◆ **What to produce**
Write out the records beneath this line exactly as they appear, minus any images.

[Data provided — start]

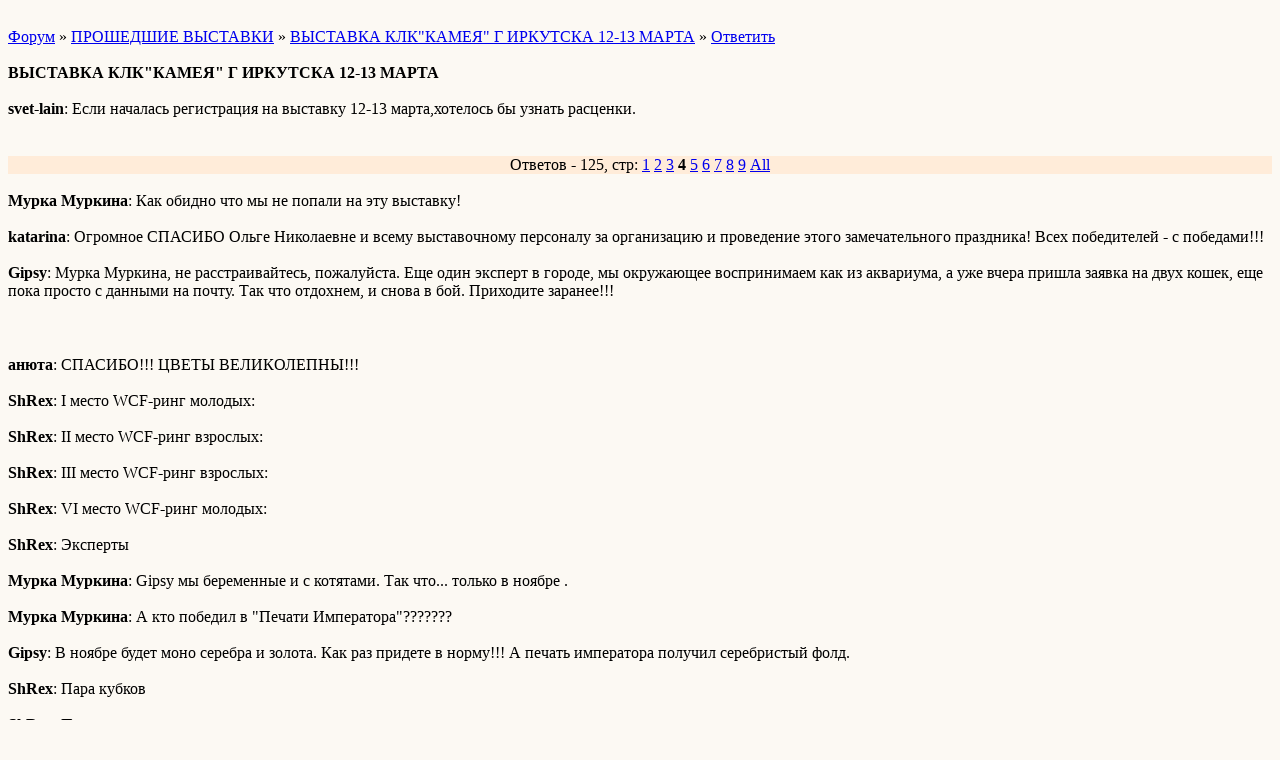

--- FILE ---
content_type: text/html; charset=windows-1251
request_url: http://wap.kameyacat.forum24.ru/?1-12-60-00000012-000-45-0
body_size: 1742
content:
<html><head><title>ВЫСТАВКА КЛК&#34;КАМЕЯ&#34; Г ИРКУТСКА 12-13 МАРТА</title><style>input,textarea{font-family:Verdana;border:1 outset rgb(236,183,104);}</style></head><body bgcolor=#FCF9F3><basefont size=2 face=verdana><div style='padding:10px 0;'></div><a href=/>Форум</a>  » <a href=/?0-12-60>ПРОШЕДШИЕ ВЫСТАВКИ</a> » <a href=/?1-12-60-00000012-000-45-0>ВЫСТАВКА КЛК&#34;КАМЕЯ&#34; Г ИРКУТСКА 12-13 МАРТА</a>  » <a href=/?46-12-60-00000012-000-45-0>Ответить</a> <br><br><b>ВЫСТАВКА КЛК&#34;КАМЕЯ&#34; Г ИРКУТСКА 12-13 МАРТА</b><br><br><b>svet-lain</b>: Если началась регистрация на выставку 12-13 марта,хотелось бы узнать расценки.<br><div style='padding:10px 0;'></div><br><div align=center style='background-color:#FFECD9'>Ответов - 125, стр: <A HREF=/?1-12-60-00000012-000-0-0>1</A> <A HREF=/?1-12-60-00000012-000-15-0>2</A> <A HREF=/?1-12-60-00000012-000-30-0>3</A> <B>4</B> <A HREF=/?1-12-60-00000012-000-60-0>5</A> <A HREF=/?1-12-60-00000012-000-75-0>6</A> <A HREF=/?1-12-60-00000012-000-90-0>7</A> <A HREF=/?1-12-60-00000012-000-105-0>8</A> <A HREF=/?1-12-60-00000012-000-120-0>9</A>  <a href=/?1-12-60-00000012-000-10001-0>All</A> </div><br><b>Мурка Муркина</b>: Как обидно что мы не попали на эту выставку!   <br><br><b>katarina</b>: Огромное СПАСИБО Ольге Николаевне и всему выставочному персоналу за организацию и проведение этого замечательного праздника!         Всех победителей  - с победами!!!     <br><br><b>Gipsy</b>: Мурка Муркина, не расстраивайтесь, пожалуйста. Еще один эксперт в городе, мы окружающее воспринимаем как из аквариума,  а уже вчера пришла заявка на двух кошек, еще пока просто с данными на почту. Так что отдохнем, и снова в бой. Приходите заранее!!!<br><br><div style='padding:10px 0;'></div><br><b>анюта</b>: СПАСИБО!!! ЦВЕТЫ ВЕЛИКОЛЕПНЫ!!!<br><br><b>ShRex</b>: I место WCF-ринг молодых:    <br><br><b>ShRex</b>: II место  WCF-ринг взрослых:  <br><br><b>ShRex</b>: III место  WCF-ринг взрослых:  <br><br><b>ShRex</b>: VI место WCF-ринг молодых:  <br><br><b>ShRex</b>: Эксперты  <br><br><b>Мурка Муркина</b>: Gipsy мы беременные и с котятами. Так что... только в ноябре   .<br><br><b>Мурка Муркина</b>: А кто победил в &#34;Печати Императора&#34;???????<br><br><b>Gipsy</b>: В ноябре будет моно серебра и золота. Как раз придете в норму!!! А печать императора получил серебристый фолд.<br><br><b>ShRex</b>: Пара кубков  <br><br><b>ShRex</b>: Призы  <br><br><b>ShRex</b>: Best 1-го дня    <br><br><div style='padding:10px 0;'><!--<noindex>--><div class='stargate' style='max-height:300px; overflow:hidden;'><!-- Yandex.RTB R-A-515015-5 -->
<div id="yandex_rtb_R-A-515015-5"></div>
<script type="text/javascript">
    (function(w, d, n, s, t) {
        w[n] = w[n] || [];
        w[n].push(function() {
            Ya.Context.AdvManager.render({
                blockId: "R-A-515015-5",
                renderTo: "yandex_rtb_R-A-515015-5",
                async: true
            });
        });
        t = d.getElementsByTagName("script")[0];
        s = d.createElement("script");
        s.type = "text/javascript";
        s.src = "//an.yandex.ru/system/context.js";
        s.async = true;
        t.parentNode.insertBefore(s, t);
    })(this, this.document, "yandexContextAsyncCallbacks");
</script></div><!--</noindex>--></div><br><br><a href=https://kameyacat.forum24.ru/?1-12-60-00000012-000-45-0 rel='nofollow'>полная версия страницы</a><br><br></body></html>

[Data provided — finish]

◆ **Solution to this task**
--- FILE ---
content_type: text/html; charset=windows-1251
request_url: http://wap.kameyacat.forum24.ru/?1-12-60-00000012-000-45-0
body_size: 1742
content:
<html><head><title>ВЫСТАВКА КЛК&#34;КАМЕЯ&#34; Г ИРКУТСКА 12-13 МАРТА</title><style>input,textarea{font-family:Verdana;border:1 outset rgb(236,183,104);}</style></head><body bgcolor=#FCF9F3><basefont size=2 face=verdana><div style='padding:10px 0;'></div><a href=/>Форум</a>  » <a href=/?0-12-60>ПРОШЕДШИЕ ВЫСТАВКИ</a> » <a href=/?1-12-60-00000012-000-45-0>ВЫСТАВКА КЛК&#34;КАМЕЯ&#34; Г ИРКУТСКА 12-13 МАРТА</a>  » <a href=/?46-12-60-00000012-000-45-0>Ответить</a> <br><br><b>ВЫСТАВКА КЛК&#34;КАМЕЯ&#34; Г ИРКУТСКА 12-13 МАРТА</b><br><br><b>svet-lain</b>: Если началась регистрация на выставку 12-13 марта,хотелось бы узнать расценки.<br><div style='padding:10px 0;'></div><br><div align=center style='background-color:#FFECD9'>Ответов - 125, стр: <A HREF=/?1-12-60-00000012-000-0-0>1</A> <A HREF=/?1-12-60-00000012-000-15-0>2</A> <A HREF=/?1-12-60-00000012-000-30-0>3</A> <B>4</B> <A HREF=/?1-12-60-00000012-000-60-0>5</A> <A HREF=/?1-12-60-00000012-000-75-0>6</A> <A HREF=/?1-12-60-00000012-000-90-0>7</A> <A HREF=/?1-12-60-00000012-000-105-0>8</A> <A HREF=/?1-12-60-00000012-000-120-0>9</A>  <a href=/?1-12-60-00000012-000-10001-0>All</A> </div><br><b>Мурка Муркина</b>: Как обидно что мы не попали на эту выставку!   <br><br><b>katarina</b>: Огромное СПАСИБО Ольге Николаевне и всему выставочному персоналу за организацию и проведение этого замечательного праздника!         Всех победителей  - с победами!!!     <br><br><b>Gipsy</b>: Мурка Муркина, не расстраивайтесь, пожалуйста. Еще один эксперт в городе, мы окружающее воспринимаем как из аквариума,  а уже вчера пришла заявка на двух кошек, еще пока просто с данными на почту. Так что отдохнем, и снова в бой. Приходите заранее!!!<br><br><div style='padding:10px 0;'></div><br><b>анюта</b>: СПАСИБО!!! ЦВЕТЫ ВЕЛИКОЛЕПНЫ!!!<br><br><b>ShRex</b>: I место WCF-ринг молодых:    <br><br><b>ShRex</b>: II место  WCF-ринг взрослых:  <br><br><b>ShRex</b>: III место  WCF-ринг взрослых:  <br><br><b>ShRex</b>: VI место WCF-ринг молодых:  <br><br><b>ShRex</b>: Эксперты  <br><br><b>Мурка Муркина</b>: Gipsy мы беременные и с котятами. Так что... только в ноябре   .<br><br><b>Мурка Муркина</b>: А кто победил в &#34;Печати Императора&#34;???????<br><br><b>Gipsy</b>: В ноябре будет моно серебра и золота. Как раз придете в норму!!! А печать императора получил серебристый фолд.<br><br><b>ShRex</b>: Пара кубков  <br><br><b>ShRex</b>: Призы  <br><br><b>ShRex</b>: Best 1-го дня    <br><br><div style='padding:10px 0;'><!--<noindex>--><div class='stargate' style='max-height:300px; overflow:hidden;'><!-- Yandex.RTB R-A-515015-5 -->
<div id="yandex_rtb_R-A-515015-5"></div>
<script type="text/javascript">
    (function(w, d, n, s, t) {
        w[n] = w[n] || [];
        w[n].push(function() {
            Ya.Context.AdvManager.render({
                blockId: "R-A-515015-5",
                renderTo: "yandex_rtb_R-A-515015-5",
                async: true
            });
        });
        t = d.getElementsByTagName("script")[0];
        s = d.createElement("script");
        s.type = "text/javascript";
        s.src = "//an.yandex.ru/system/context.js";
        s.async = true;
        t.parentNode.insertBefore(s, t);
    })(this, this.document, "yandexContextAsyncCallbacks");
</script></div><!--</noindex>--></div><br><br><a href=https://kameyacat.forum24.ru/?1-12-60-00000012-000-45-0 rel='nofollow'>полная версия страницы</a><br><br></body></html>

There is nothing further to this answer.